Selbst in Industrieländern wie den USA, aber auch in Europa (Spanien, Rumänien, Türkei) verursacht der industrielle Goldabbau katastrophale Schäden. Ein Beispiel für solche Schäden: Baia Mare in Rumänien im Jahr 2000: Dort ereignete sich eine Umweltkatastrophe durch den Dammbruch eines Rückhaltebeckens für Zyanidschlamm. 100.000 m3 Schmutzwasser mit darin enthaltenen 120 Tonnen Zyaniden ergossen sich in die Umwelt, 2 Mio. Menschen waren ohne Trinkwasser, die Menge hätte ausgereicht, um eine Milliarde Menschen zu töten, auf einer Flussstrecke von 2000km kam es zu einem Fischsterben (1.240 Tonnen Fisch).

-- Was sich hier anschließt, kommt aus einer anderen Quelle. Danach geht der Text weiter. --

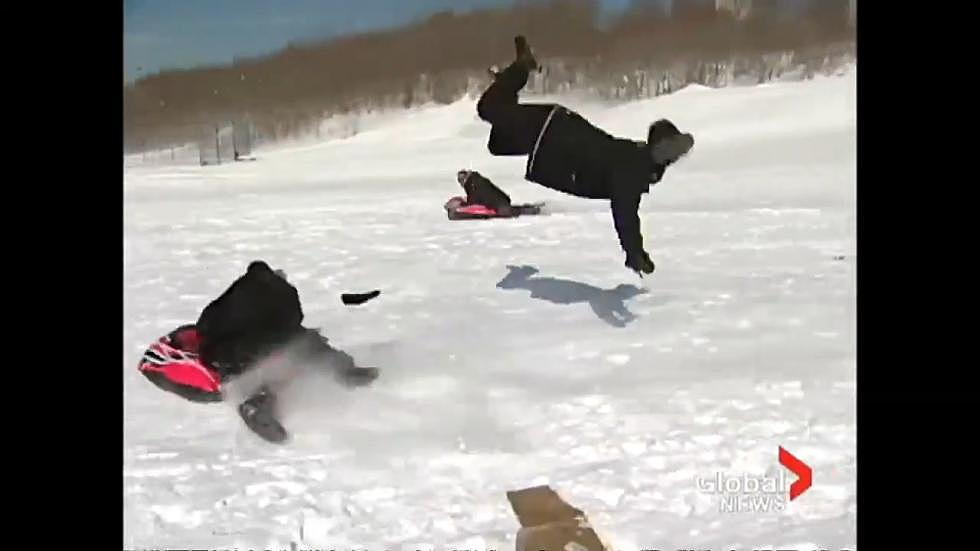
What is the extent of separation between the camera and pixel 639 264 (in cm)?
150

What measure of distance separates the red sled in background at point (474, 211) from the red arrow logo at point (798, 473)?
619 mm

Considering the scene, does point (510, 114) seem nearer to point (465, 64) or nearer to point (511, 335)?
point (465, 64)

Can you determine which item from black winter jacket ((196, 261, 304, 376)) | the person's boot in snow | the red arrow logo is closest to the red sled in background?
black winter jacket ((196, 261, 304, 376))

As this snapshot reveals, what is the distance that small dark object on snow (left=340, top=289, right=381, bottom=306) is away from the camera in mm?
1495

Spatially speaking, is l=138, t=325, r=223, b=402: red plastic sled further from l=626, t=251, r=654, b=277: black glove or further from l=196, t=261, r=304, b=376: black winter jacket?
l=626, t=251, r=654, b=277: black glove

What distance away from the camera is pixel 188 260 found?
1497mm

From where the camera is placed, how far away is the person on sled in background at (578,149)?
1.51m

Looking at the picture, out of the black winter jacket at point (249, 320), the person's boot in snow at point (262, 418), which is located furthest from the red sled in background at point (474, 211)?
the person's boot in snow at point (262, 418)

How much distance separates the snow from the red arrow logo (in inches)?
0.6

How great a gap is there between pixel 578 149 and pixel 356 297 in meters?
0.49

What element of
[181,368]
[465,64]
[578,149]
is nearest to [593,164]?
[578,149]

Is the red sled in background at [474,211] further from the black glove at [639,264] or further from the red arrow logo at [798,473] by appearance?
the red arrow logo at [798,473]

Die inzwischen globalisierte Nahrungskette führt sogar so weit, dass verschiedene Fischarten mit Metallrückständen über den internationalen Fischhandel bis nach Hamburg auf unseren Tisch gelangen. Auch die enormen Abraumhalden und Stäube mit Zyanidspuren, welche die industrielle Goldgewinnung hinterlässt, werden als Staubverfrachtungen durch Wind und Wasser unkontrolliert verteilt.

Problemlösung:

Vor diesem Hintergrund haben wir seit Jahren eine Problemlösung entwickelt: − Wir sind zu dem Entschluss gelangt Gold zu verwenden, das bei seiner Gewinnung die Menschen weder in ihrer Gesundheit, noch in ihren Lebens- und Umweltbedingungen gefährdet. Dadurch leisten wir einen aktiven Beitrag zum Umweltschutz.

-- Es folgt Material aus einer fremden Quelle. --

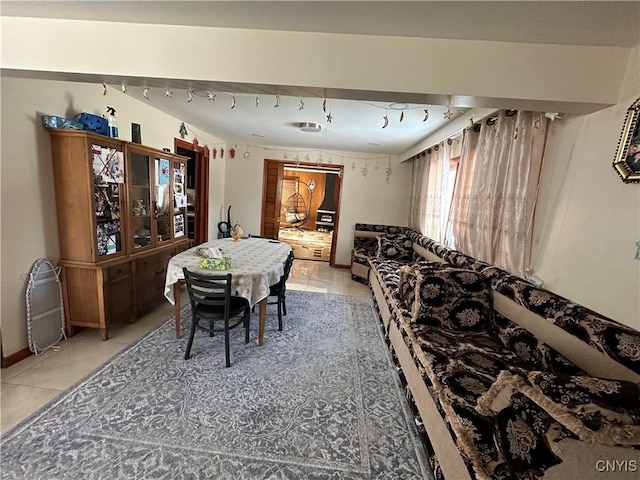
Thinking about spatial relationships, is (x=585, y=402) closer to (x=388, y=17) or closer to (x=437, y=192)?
(x=388, y=17)

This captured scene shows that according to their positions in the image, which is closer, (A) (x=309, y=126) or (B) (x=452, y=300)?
(B) (x=452, y=300)

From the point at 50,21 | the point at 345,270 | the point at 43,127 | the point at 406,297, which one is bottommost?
the point at 345,270

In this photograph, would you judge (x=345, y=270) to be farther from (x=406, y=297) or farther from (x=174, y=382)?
(x=174, y=382)

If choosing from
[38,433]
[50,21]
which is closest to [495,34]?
[50,21]

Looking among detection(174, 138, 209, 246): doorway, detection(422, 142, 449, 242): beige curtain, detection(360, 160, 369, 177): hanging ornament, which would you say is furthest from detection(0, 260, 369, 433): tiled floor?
detection(360, 160, 369, 177): hanging ornament

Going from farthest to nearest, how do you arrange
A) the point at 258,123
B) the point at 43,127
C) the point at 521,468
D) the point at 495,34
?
the point at 258,123 < the point at 43,127 < the point at 495,34 < the point at 521,468

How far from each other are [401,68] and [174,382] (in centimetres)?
255

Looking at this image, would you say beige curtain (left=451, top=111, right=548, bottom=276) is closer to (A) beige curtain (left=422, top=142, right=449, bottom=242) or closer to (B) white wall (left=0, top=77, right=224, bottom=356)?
(A) beige curtain (left=422, top=142, right=449, bottom=242)

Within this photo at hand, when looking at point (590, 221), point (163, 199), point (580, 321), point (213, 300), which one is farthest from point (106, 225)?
point (590, 221)

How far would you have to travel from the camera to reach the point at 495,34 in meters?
1.47

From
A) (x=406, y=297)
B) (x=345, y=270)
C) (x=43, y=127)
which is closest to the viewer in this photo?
(x=43, y=127)

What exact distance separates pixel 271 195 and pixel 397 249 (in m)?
2.82

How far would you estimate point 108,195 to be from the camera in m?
2.49

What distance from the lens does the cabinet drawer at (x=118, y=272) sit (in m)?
2.51
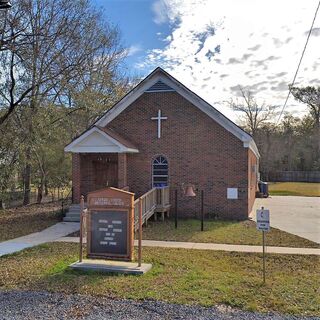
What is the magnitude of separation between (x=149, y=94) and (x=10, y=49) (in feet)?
20.0

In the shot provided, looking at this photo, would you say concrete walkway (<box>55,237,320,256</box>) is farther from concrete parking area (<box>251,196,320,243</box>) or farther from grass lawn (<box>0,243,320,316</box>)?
concrete parking area (<box>251,196,320,243</box>)

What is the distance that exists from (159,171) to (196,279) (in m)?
10.0

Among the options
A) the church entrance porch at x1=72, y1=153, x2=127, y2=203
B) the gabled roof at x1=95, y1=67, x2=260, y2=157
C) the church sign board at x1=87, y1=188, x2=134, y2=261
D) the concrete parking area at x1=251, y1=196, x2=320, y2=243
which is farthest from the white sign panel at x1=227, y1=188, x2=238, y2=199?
the church sign board at x1=87, y1=188, x2=134, y2=261

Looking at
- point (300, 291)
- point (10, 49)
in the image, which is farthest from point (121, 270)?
point (10, 49)

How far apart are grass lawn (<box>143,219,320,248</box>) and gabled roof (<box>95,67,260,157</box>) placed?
12.2ft

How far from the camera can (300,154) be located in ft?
180

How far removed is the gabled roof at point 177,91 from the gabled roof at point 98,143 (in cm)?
134

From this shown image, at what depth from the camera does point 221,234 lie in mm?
12359

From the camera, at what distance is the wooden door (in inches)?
730

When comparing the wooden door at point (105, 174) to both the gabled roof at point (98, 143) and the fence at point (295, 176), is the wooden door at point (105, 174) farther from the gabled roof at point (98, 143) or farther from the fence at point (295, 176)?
the fence at point (295, 176)

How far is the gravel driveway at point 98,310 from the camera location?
5.34 metres

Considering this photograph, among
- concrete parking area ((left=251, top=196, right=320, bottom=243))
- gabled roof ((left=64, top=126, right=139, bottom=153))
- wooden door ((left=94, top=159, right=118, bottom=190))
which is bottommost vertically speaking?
concrete parking area ((left=251, top=196, right=320, bottom=243))

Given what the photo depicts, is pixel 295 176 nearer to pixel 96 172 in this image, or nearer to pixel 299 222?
pixel 299 222

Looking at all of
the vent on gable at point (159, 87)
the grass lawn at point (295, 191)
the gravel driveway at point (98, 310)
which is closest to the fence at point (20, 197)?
the vent on gable at point (159, 87)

Unsere Kundinnen, Kunden und Geschäftspartner sensibilisieren wir für einen bewussten und nachhaltigen Umgang mit Gold. Das bedeutet konkret, dass wir durch die Auswahl der Rohmaterialien die Umweltbelastung auf ein Minimum verringern: Nämlich durch weniger Landschaftsverbrauch, Regenwaldabholzung, Energie, Wasser, Einsatz von Chemikalien bei der Goldgewinnung. Deshalb verwenden wir in immer größerem Umfang Recyclinggold oder ecofaires Gold.

Unser Ziel ist ein bewusster Umgang mit dem Rohstoff Gold:

Konsequente Verwendung von umweltfreundlich gewonnenem Gold, Herstellung von langlebigen Produkten wie individuell angefertigtem Schmuck, der die Möglichkeit bietet, repariert oder umgearbeitet zu werden, Multiplikation dieser Idee durch Öffentlichkeitsarbeit in Fachkreisen, Sensibilisierung meiner Kunden und Endverbraucher.

Garantie:

Die strengen ökologischen und sozialen Bedingungen auf allen Ebenen der Förderung und des Vertriebs werden durch ein umfassendes Monitoring überwacht. Damit wir mit gutem Gewissen Edelmetalle verarbeiten können und Sie mit gutem Gewissen Ihren Schmuck tragen können, sind uns folgende Punkte sehr wichtig:

Anerkennung der Rechte an Land und Wasser sowie auf die eigene Kultur der Bevölkerung, Beteiligung der Bevölkerung an Entscheidungen über künftige Bergbauprojekte, Beteiligung der Bevölkerung an der Wertschöpfung aus dem Bergbau durch fairen Handel, Keine Kinderarbeit bei der Verarbeitung von Edelmetallen und Edelsteinen.